The team's solution relies on a well-established atmospheric sensing technique. GNSS Radio Occultation works by intercepting GPS signals from orbiting navigation satellites as those signals pass through the atmosphere.


Under normal conditions, the atmosphere bends and slows the radio waves in predictable ways. But when the signals pass through a turbulence zone, their frequency is altered. By measuring these disturbances, the satellite can pinpoint the location and intensity of turbulence and relay that data to the ground for distribution to airlines.


The technique has been used in weather forecasting and climate research for decades through programs like the U.S.-Taiwanese COSMIC satellite constellation, and published research has explored its potential for turbulence detection. The students' innovation was to apply the concept in a low-cost CubeSat format aimed specifically at providing real-time turbulence warnings.

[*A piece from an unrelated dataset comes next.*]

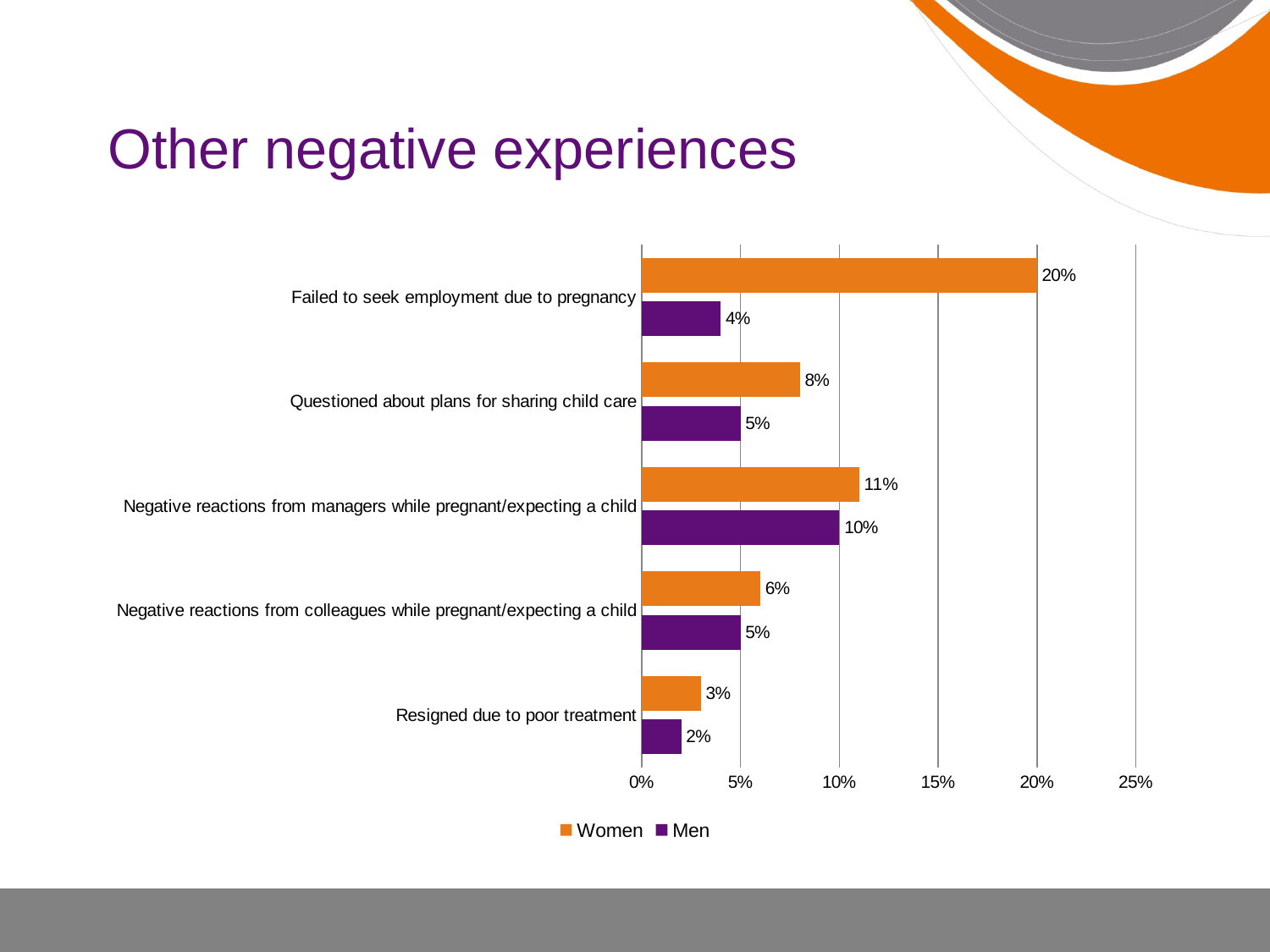
What is the title of the slide? Other negative experiences How many categories are shown on the chart? 5 How many series does the legend list? 2 What is the value for women for 'Resigned due to poor treatment'? 3% What is the value for men for 'Negative reactions from managers while pregnant/expecting a child'? 10% What is the difference between the women's and men's values for 'Failed to seek employment due to pregnancy'? 16% Which category has the lowest value for men? Resigned due to poor treatment What percentage of women failed to seek employment due to pregnancy? 20% Which is larger for 'Questioned about plans for sharing child care': the value for women or for men? Women What kind of chart is shown on the slide? Bar chart Which colour represents the Men series? Purple Which category has the highest value for women? Failed to seek employment due to pregnancy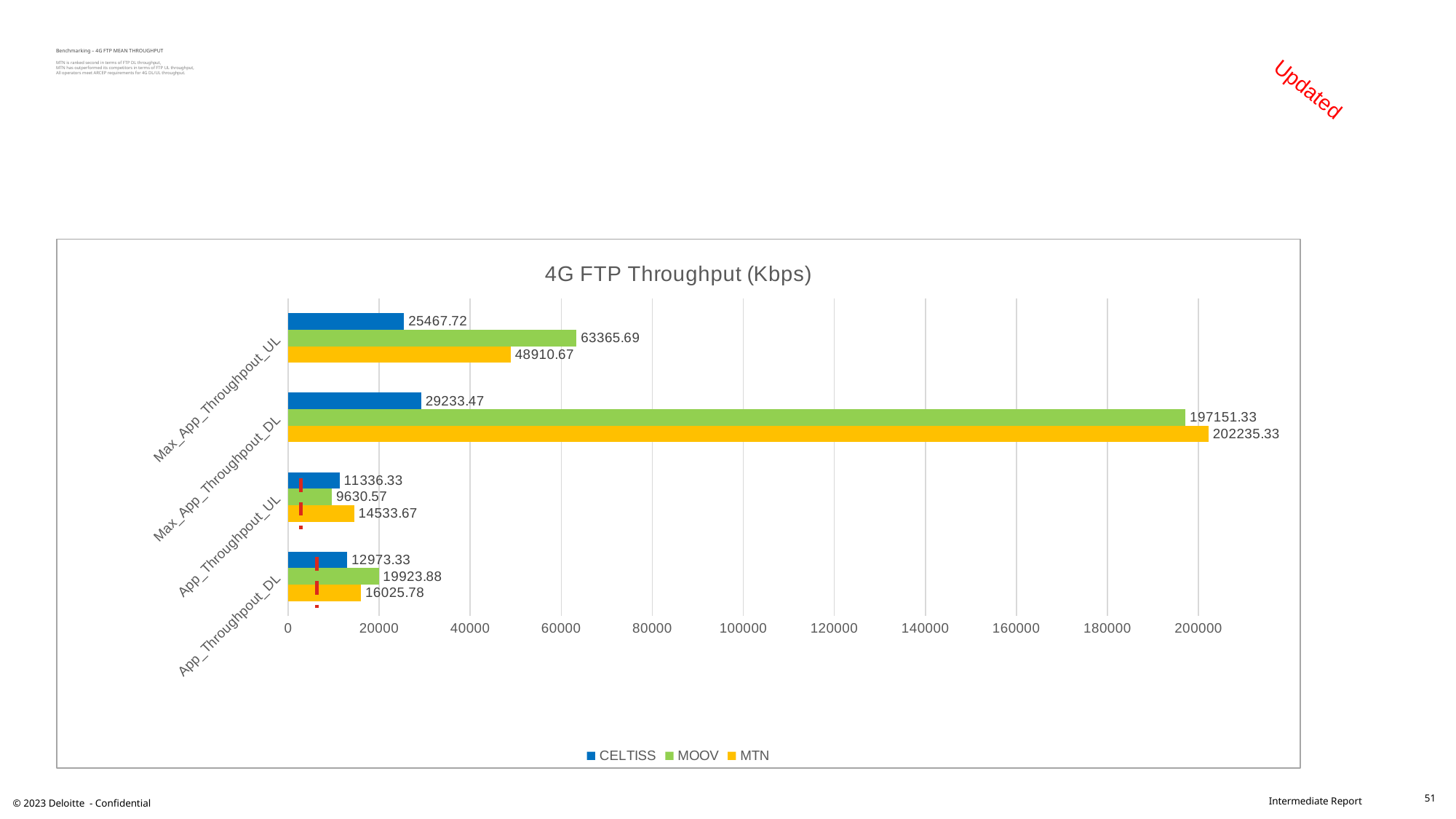
Is the MOOV value for Max_App_Throughpout_DL greater or less than 180000? greater What is the MTN value for Max_App_Throughpout_DL? 202235.33 What is the title of the chart? 4G FTP Throughput (Kbps) How many categories are shown on the y axis? 4 What kind of chart is shown? bar chart How many series does the legend list? 3 What is the CELTISS value for App_Throughpout_UL? 11336.33 Which is larger for Max_App_Throughpout_UL: the MTN value or the CELTISS value? MTN Which operator has the highest value for App_Throughpout_DL? MOOV What is the difference between the MTN and MOOV values for Max_App_Throughpout_DL? 5084.00 Which operator has the lowest value for App_Throughpout_UL? MOOV What is the MOOV value for Max_App_Throughpout_UL? 63365.69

Minh said the production cost of a single satellite would be about $400. The team's business model envisions selling turbulence location data to airlines, flight operators and meteorological research agencies, while also publishing atmospheric condition reports for specific regions.


The four Ho Chi Minh City students, including Tran Trieu Giang from Le Quy Don High School, Hoang Lam Tai from Nguyen Thi Minh Khai High School and Dao Minh Khoa from the Australian International School, went through six weeks of online training in programming, electronics and sensor systems before building the satellite design over several more weeks.


The learning curve was steep. At one point, the team mistakenly configured an antenna for transmitting rather than receiving, preventing it from picking up any signals.


"We had to fix things step by step, bit by bit," Minh said.


Pham Yen, an ASCEND judge and STEM program manager at Phenikaa School, said she was impressed by the team's comprehensive approach, from hardware and software design through to a commercialization strategy.


In the national finals in Hanoi, only Minh was able to attend due to exam conflicts among the other members, but Yen said he handled difficult questions confidently.


"That shows the team was well prepared and the representative had a solid grasp of the knowledge," she said.


At the international finals in Kazakhstan, the team will build and launch their satellite as part of International Space Day 2026, organized with the support of the Kazakhstan government's Aerospace Committee. Going forward, the students hope to continue refining their design and find opportunities to test it in Vietnam.